■ **Written problem A**: What does the numerary page say numerary aspires to?
■ **Written problem B**: Carry on the numerary page from its last sentence, in the same voice.

## start Page

Well I’m here to tell you there isn’t. But until there is, there’s …

numerary—Now with Protocol Power™

That’s right!

For a hopefully limited time, you too can benefit from someone else’s deranged work-arounds for the enormous chasms in Python that lie between the esoteric fields of computation that are “typing” and “numbers” instead of having to roll your own ~~out of sheer desperation~~ from first principles! If you still have no idea what I’m talking about, this may help illustrate.

numerary is a pure-Python codified rant for signaling that your interface is usable with non-native numeric primitives[^1] without breaking type-checking. More simply, numerary aspires to a world where numbers and types can work together.

If you’re thinking that you shouldn’t need a 🤬ing library for that, you’re right.

[^1]:

You know, *super* weird, off-the-wall shit, like members of the [numeric tower](https://docs.python.org/3/library/numbers.html), or [standard library primitives that remain *non*-members for some 🤬ed up reason](https://docs.python.org/3/library/decimal.html), or [legitimate non-members because they predate PEP 3141 and conforming would amount to breaking changes](https://trac.sagemath.org/ticket/28234), or—I don’t know—oodles of libraries and applications that have been around for literally decades that bring huge value to vast scientific and mathematic audiences, but whose number primitives break type-checking if one abides by the ubiquitous bum steer, “I don’t have any experience trying to do what you’re doing, but just use ``float``, bro.”

## end Page
## start Source excerpt

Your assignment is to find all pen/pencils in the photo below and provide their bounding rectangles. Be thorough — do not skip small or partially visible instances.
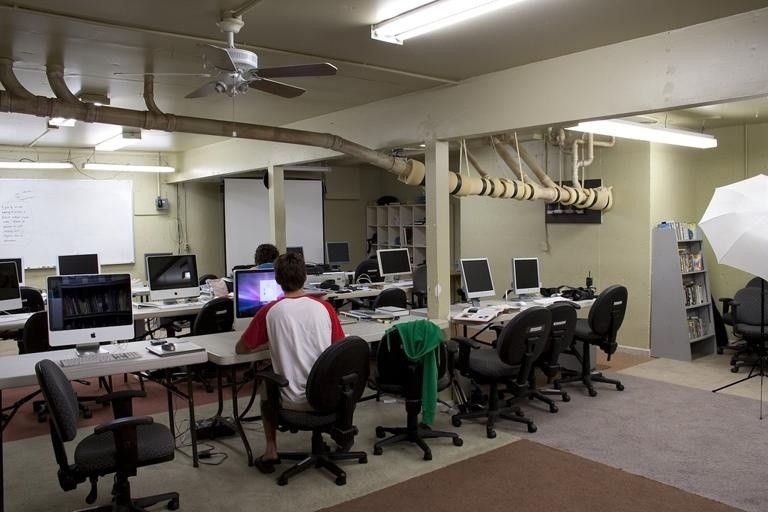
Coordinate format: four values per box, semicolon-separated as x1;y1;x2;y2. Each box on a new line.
377;319;391;323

## end Source excerpt

■ **Task response A**: A world where numbers and types can work together.

■ **Task response B**:
Because, hey, *🤬* numbers!
Am I right?

This madness should enjoy no audience. It should not exist. Yet here we are. Its author gauges its success by how quickly it can be forgotten, relegated to the annals of superfluous folly.

numerary is licensed under the MIT License. See the accompanying LICENSE file for details. It should be considered experimental for now, but should settle down quickly. See the release notes for a summary of version-to-version changes. Source code is available on GitHub.

If you find it lacking in any way, please don’t hesitate to bring it to my attention.

You had me at, “numbers and types can work together”

numerary strives to define composable, efficient protocols that one can use to construct numeric requirements. If all you deal with are integrals and reals, and what you want is broad arithmetic operator compatibility, this will probably get you where you likely want to go:

>>> from numerary import IntegralLike, RealLike

>>> def deeper_thot(arg: RealLike) -> IntegralLike:
...   assert arg != 0 and arg ** 0 == 1
...   return arg // arg + 42

Beyond default compositions for common use cases, numerary expands on the Supports pattern used in the standard library. For example, numerary.types.SupportsIntegralOps is a @typing.runtime_checkable protocol that approximates the unary and binary operators introduced by numbers.Integral.

>>> from numerary.types import SupportsIntegralOps

>>> def shift_right_one(arg: SupportsIntegralOps) -> SupportsIntegralOps:
...   assert isinstance(arg, SupportsIntegralOps)
...   return arg >> 1

>>> shift_right_one(2)
1

>>> from sympy import sympify
>>> two = sympify("2") ; type(two)
<class 'sympy.core.numbers.Integer'>
>>> res = shift_right_one(two) ; res
1
>>> type(res)
<class 'sympy.core.numbers.One'>

>>> from fractions import Fraction
>>> shift_right_one(Fraction(1, 2))  # type: ignore [arg-type]  # properly caught by Mypy
Traceback (most recent call last):
  ...
AssertionError

!!! note

Until 1.9, ``sympy.Integer`` [lacked the requisite bitwise operators](https://github.com/sympy/sympy/issues/19311).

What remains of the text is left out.